___ SOURCE EXTRACT ___

I have removed MLC then pulled the appropriate mlcommons perf automation repo, and the previous error is seemingly resolved.
But when Running ResNet50 CPU for docker, this is the error that follows after pre-processing the images:

ILSVRC2012_val_00002155.JPEG
ILSVRC2012_val_00000854.JPEG

[2025-02-11 17:57:02,933 module.py:5481 INFO] - ! call "postprocess" from /home/hhremote/MLC/repos/mlcommons@mlperf-automations/script/extract-file/customize.py
[2025-02-11 17:57:02,971 module.py:5481 INFO] - ! call "postprocess" from /home/hhremote/MLC/repos/mlcommons@mlperf-automations/script/get-dataset-imagenet-val/customize.py
[2025-02-11 17:57:03,115 module.py:560 INFO] - * mlcr run,docker,container
[2025-02-11 17:57:03,861 module.py:560 INFO] - * mlcr get,docker
[2025-02-11 17:57:04,015 module.py:1274 INFO] - ! load /home/hhremote/MLC/repos/local/cache/get-docker_25788506/mlc-cached-state.json

Checking existing Docker container:

docker ps --format "{{ .ID }}," --filter "ancestor=localhost/local/mlc-script-app-mlperf-inference-generic--reference--resnet50--onnxruntime--cpu--test--r5.0-dev-default--offline:ubuntu-22.04-latest" 2> /dev/null

Traceback (most recent call last):
File "/home/hhremote/mlenergy4/bin/mlcr", line 8, in
sys.exit(mlcr())
^^^^^^
File "/home/hhremote/mlenergy4/lib/python3.12/site-packages/mlc/main.py", line 1670, in mlcr
main()
File "/home/hhremote/mlenergy4/lib/python3.12/site-packages/mlc/main.py", line 1752, in main
res = method(run_args)
^^^^^^^^^^^^^^^^
File "/home/hhremote/mlenergy4/lib/python3.12/site-packages/mlc/main.py", line 1511, in run
return self.call_script_module_function("run", run_args)
^^^^^^^^^^^^^^^^^^^^^^^^^^^^^^^^^^^^^^^^^^^^^^^^^
File "/home/hhremote/mlenergy4/lib/python3.12/site-packages/mlc/main.py", line 1491, in call_script_module_function
result = automation_instance.run(run_args) # Pass args to the run method
^^^^^^^^^^^^^^^^^^^^^^^^^^^^^^^^^
File "/home/hhremote/MLC/repos/mlcommons@mlperf-automations/automation/script/module.py", line 225, in run
r = self._run(i)
^^^^^^^^^^^^
File "/home/hhremote/MLC/repos/mlcommons@mlperf-automations/automation/script/module.py", line 1772, in _run
r = customize_code.preprocess(ii)

___ DATASET EXCERPTS ___

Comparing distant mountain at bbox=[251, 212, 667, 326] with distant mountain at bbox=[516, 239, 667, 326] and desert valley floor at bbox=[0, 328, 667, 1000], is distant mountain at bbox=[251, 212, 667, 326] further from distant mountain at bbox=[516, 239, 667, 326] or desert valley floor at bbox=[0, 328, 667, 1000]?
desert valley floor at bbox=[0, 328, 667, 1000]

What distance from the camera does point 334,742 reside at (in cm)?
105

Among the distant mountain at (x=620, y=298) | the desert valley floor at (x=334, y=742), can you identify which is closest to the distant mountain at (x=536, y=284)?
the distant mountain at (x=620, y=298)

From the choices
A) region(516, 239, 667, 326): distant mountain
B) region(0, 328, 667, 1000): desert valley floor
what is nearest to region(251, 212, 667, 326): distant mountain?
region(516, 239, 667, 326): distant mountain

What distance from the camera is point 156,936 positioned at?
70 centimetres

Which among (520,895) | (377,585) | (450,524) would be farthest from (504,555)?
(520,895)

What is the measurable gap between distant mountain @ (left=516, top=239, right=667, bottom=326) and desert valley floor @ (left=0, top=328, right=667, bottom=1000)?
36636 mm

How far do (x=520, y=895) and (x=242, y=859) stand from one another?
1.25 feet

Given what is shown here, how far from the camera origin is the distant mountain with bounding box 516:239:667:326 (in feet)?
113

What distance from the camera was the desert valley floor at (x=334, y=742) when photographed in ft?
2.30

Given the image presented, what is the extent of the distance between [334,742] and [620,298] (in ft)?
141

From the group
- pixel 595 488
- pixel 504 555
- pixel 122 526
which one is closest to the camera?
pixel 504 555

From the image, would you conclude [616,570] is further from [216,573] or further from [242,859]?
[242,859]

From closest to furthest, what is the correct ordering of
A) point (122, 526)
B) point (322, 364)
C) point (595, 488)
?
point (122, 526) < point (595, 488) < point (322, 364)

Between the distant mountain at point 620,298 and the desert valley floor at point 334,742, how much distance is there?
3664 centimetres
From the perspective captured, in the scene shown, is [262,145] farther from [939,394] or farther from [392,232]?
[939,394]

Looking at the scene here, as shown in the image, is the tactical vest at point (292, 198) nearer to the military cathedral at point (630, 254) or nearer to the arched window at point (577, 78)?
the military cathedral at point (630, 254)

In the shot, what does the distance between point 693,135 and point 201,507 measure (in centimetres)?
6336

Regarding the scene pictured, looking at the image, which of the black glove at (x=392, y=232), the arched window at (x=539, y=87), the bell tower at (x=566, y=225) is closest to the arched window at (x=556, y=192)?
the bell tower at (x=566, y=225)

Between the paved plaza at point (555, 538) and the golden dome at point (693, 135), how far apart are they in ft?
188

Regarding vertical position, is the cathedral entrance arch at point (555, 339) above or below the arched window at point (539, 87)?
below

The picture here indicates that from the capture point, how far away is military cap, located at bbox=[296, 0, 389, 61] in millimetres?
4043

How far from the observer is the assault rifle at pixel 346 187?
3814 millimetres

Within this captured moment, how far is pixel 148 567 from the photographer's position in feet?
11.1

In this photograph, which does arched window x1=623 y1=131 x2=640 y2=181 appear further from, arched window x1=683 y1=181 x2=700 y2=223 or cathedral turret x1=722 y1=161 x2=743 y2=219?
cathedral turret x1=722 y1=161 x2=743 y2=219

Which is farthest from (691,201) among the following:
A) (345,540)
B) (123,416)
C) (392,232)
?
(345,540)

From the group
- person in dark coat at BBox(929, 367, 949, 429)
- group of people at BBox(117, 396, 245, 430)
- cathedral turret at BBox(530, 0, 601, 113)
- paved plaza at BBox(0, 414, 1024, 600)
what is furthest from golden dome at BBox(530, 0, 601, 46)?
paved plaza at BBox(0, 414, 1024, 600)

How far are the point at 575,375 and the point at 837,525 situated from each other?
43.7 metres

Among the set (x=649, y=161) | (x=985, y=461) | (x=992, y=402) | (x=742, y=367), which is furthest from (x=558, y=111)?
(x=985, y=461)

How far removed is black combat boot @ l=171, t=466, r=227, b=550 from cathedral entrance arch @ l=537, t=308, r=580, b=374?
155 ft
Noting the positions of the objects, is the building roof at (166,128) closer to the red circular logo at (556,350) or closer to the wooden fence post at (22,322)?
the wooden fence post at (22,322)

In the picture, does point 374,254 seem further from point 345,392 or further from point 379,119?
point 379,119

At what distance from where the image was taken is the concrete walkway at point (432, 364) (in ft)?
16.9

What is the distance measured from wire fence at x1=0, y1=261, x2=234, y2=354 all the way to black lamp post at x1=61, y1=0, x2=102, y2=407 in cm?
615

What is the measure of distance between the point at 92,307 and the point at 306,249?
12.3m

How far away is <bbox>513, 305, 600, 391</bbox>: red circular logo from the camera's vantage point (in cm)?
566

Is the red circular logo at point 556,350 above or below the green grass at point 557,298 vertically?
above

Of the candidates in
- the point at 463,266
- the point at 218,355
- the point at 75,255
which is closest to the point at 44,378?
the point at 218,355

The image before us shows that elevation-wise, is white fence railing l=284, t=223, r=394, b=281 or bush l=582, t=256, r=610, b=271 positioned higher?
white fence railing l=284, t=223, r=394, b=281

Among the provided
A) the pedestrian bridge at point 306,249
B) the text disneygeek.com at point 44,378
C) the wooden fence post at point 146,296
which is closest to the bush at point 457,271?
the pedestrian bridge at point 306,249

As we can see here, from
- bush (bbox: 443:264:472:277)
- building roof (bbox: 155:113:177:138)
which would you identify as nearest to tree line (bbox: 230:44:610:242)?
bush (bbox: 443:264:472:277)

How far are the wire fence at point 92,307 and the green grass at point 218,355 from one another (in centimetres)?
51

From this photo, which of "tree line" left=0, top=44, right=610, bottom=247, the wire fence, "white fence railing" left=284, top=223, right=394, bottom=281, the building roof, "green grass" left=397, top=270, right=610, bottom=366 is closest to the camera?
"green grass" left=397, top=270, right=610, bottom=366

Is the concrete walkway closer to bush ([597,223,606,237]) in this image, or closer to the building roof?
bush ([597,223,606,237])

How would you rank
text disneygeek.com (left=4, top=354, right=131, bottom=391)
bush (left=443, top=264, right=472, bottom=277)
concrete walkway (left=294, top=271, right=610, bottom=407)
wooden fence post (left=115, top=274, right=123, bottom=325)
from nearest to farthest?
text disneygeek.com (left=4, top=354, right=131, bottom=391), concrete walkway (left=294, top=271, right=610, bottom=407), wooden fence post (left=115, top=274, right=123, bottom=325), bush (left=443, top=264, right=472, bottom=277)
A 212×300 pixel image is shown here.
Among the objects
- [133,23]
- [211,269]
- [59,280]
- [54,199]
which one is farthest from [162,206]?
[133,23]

___
___ DATASET EXCERPTS ___

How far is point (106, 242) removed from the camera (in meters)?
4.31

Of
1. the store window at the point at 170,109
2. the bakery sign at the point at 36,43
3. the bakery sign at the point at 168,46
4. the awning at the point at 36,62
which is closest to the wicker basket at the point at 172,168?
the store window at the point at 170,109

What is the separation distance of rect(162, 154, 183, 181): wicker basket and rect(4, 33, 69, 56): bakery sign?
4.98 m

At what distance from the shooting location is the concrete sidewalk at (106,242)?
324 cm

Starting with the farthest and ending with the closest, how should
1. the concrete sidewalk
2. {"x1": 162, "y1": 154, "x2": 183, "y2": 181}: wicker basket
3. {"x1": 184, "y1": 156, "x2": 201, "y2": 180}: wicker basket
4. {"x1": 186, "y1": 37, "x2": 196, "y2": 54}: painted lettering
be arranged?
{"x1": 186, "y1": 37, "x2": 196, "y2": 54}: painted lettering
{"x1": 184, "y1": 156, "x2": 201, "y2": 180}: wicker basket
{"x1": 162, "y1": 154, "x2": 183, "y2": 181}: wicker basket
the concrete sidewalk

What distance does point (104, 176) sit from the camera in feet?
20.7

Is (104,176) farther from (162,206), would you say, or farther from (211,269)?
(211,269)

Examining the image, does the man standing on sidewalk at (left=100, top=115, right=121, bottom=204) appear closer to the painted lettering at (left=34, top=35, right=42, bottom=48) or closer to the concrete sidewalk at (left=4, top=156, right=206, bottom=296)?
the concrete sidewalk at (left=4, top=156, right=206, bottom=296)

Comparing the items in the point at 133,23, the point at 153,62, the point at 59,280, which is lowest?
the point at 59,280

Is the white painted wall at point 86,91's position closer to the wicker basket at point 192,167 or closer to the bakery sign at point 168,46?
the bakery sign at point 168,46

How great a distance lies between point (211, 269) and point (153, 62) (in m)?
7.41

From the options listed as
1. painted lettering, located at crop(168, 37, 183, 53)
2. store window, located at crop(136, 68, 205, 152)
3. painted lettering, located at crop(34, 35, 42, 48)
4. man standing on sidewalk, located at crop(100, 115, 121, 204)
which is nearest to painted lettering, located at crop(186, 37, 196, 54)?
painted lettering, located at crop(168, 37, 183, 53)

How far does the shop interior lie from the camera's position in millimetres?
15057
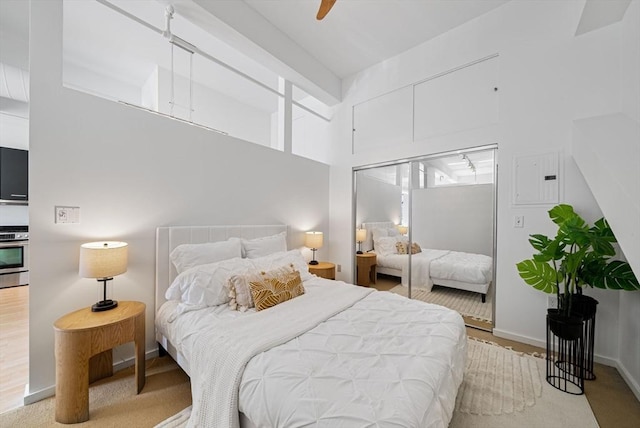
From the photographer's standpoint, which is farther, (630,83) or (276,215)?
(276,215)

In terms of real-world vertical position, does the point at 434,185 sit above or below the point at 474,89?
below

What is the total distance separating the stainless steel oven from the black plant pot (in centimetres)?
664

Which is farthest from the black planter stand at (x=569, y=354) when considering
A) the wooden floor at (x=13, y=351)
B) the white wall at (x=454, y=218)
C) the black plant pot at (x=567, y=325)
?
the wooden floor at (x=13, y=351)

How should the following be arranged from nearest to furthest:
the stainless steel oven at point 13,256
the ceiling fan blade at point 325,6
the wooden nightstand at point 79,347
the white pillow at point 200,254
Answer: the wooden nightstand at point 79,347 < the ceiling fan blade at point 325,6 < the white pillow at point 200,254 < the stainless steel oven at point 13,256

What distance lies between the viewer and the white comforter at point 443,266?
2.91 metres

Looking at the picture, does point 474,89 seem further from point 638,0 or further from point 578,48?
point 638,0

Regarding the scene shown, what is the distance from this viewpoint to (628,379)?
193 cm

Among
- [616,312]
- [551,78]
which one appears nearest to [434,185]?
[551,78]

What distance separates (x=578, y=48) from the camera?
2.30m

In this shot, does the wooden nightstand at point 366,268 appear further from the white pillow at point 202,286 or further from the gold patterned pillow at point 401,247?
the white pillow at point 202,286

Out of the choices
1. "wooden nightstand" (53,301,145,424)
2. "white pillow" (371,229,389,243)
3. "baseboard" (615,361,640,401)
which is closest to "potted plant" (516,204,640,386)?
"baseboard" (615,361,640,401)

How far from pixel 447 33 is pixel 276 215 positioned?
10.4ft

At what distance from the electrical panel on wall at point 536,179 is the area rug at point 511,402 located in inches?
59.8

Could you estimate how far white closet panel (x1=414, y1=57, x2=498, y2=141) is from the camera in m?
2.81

___
___ DATASET EXCERPTS ___

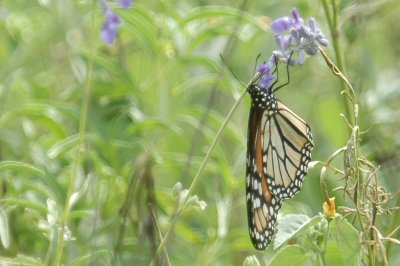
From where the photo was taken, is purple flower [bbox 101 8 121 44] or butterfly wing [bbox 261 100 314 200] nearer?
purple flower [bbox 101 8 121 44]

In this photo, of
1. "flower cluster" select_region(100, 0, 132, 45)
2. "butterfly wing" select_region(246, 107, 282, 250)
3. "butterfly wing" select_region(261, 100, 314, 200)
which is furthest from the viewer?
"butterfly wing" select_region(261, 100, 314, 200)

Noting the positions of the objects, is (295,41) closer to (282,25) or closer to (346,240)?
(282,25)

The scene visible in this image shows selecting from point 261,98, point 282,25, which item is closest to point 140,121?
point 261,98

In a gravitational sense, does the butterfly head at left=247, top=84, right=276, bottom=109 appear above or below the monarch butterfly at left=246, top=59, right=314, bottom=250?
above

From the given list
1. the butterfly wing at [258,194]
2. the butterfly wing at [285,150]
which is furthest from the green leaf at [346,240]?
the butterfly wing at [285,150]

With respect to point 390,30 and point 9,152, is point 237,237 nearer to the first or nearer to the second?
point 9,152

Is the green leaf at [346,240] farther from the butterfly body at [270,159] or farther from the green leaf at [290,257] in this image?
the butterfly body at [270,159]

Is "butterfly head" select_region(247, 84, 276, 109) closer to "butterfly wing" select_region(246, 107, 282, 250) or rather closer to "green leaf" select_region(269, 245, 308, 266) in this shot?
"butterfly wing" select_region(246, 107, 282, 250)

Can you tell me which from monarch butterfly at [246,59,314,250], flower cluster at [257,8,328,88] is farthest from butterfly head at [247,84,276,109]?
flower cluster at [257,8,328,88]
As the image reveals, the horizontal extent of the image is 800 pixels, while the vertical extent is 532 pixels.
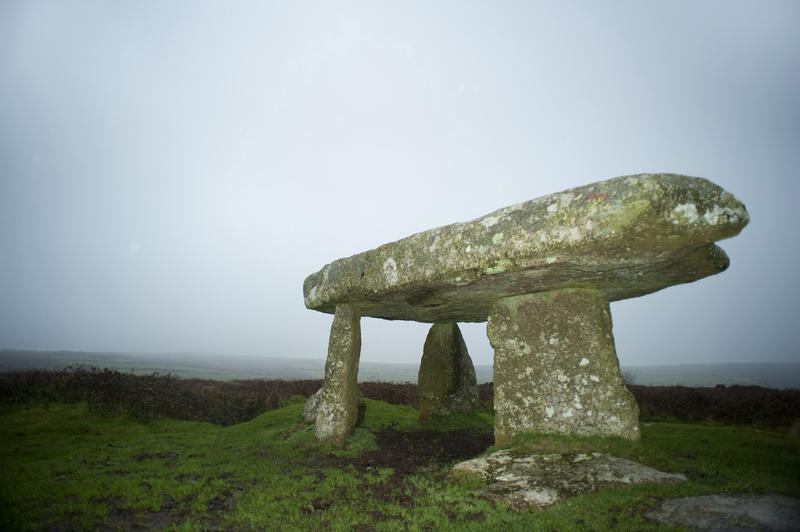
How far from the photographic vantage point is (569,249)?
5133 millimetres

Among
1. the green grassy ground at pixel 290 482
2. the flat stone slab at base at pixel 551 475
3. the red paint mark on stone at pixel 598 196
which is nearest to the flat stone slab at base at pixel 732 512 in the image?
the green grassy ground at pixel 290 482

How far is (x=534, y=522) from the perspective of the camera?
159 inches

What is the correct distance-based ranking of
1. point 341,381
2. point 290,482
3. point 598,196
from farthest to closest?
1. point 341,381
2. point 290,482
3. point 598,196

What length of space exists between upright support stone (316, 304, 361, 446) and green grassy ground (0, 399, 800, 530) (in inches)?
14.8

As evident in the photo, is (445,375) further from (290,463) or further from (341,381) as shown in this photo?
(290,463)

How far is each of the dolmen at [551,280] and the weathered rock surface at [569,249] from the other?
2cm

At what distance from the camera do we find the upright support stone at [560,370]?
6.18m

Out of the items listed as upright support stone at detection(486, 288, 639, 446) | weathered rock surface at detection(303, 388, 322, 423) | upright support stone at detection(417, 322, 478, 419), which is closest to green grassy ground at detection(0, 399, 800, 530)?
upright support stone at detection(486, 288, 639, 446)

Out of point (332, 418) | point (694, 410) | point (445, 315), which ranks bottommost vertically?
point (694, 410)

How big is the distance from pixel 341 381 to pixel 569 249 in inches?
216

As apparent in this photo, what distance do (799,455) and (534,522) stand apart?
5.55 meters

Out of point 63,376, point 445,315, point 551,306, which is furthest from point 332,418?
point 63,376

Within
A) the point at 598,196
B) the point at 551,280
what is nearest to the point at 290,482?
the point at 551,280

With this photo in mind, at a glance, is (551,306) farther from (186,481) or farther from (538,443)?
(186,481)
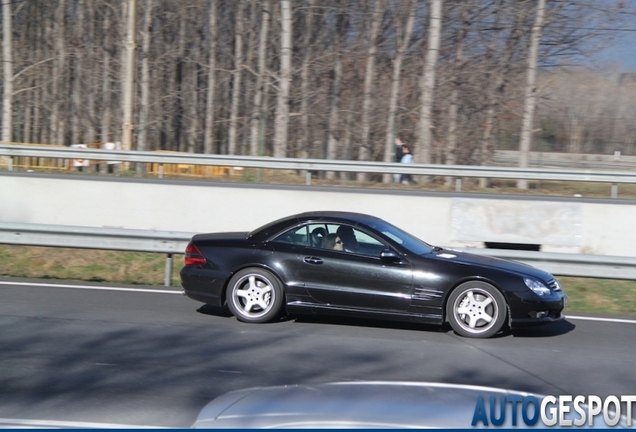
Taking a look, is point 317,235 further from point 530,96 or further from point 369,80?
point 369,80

___

**WHAT IS NEEDED:** Pick up the forum post about the ResNet50 Docker error after its last line and carry it further.

**ANSWER TO THE TASK:**
^^^^^^^^^^^^^^^^^^^^^^^^^^^^^
File "/home/hhremote/MLC/repos/mlcommons@mlperf-automations/script/run-mlperf-inference-app/customize.py", line 286, in preprocess
r = mlc.access(ii)
^^^^^^^^^^^^^^
File "/home/hhremote/mlenergy4/lib/python3.12/site-packages/mlc/main.py", line 96, in access
result = method(self, options)
^^^^^^^^^^^^^^^^^^^^^
File "/home/hhremote/mlenergy4/lib/python3.12/site-packages/mlc/main.py", line 1508, in docker
return self.call_script_module_function("docker", run_args)
^^^^^^^^^^^^^^^^^^^^^^^^^^^^^^^^^^^^^^^^^^^^^^^^^^^^
File "/home/hhremote/mlenergy4/lib/python3.12/site-packages/mlc/main.py", line 1493, in call_script_module_function
result = automation_instance.docker(run_args) # Pass args to the run method
^^^^^^^^^^^^^^^^^^^^^^^^^^^^^^^^^^^^
File "/home/hhremote/MLC/repos/mlcommons@mlperf-automations/automation/script/module.py", line 4691, in docker
return docker_run(self, i)
^^^^^^^^^^^^^^^^^^^
File "/home/hhremote/MLC/repos/mlcommons@mlperf-automations/automation/script/docker.py", line 381, in docker_run
r = self_module.action_object.access(mlc_docker_input)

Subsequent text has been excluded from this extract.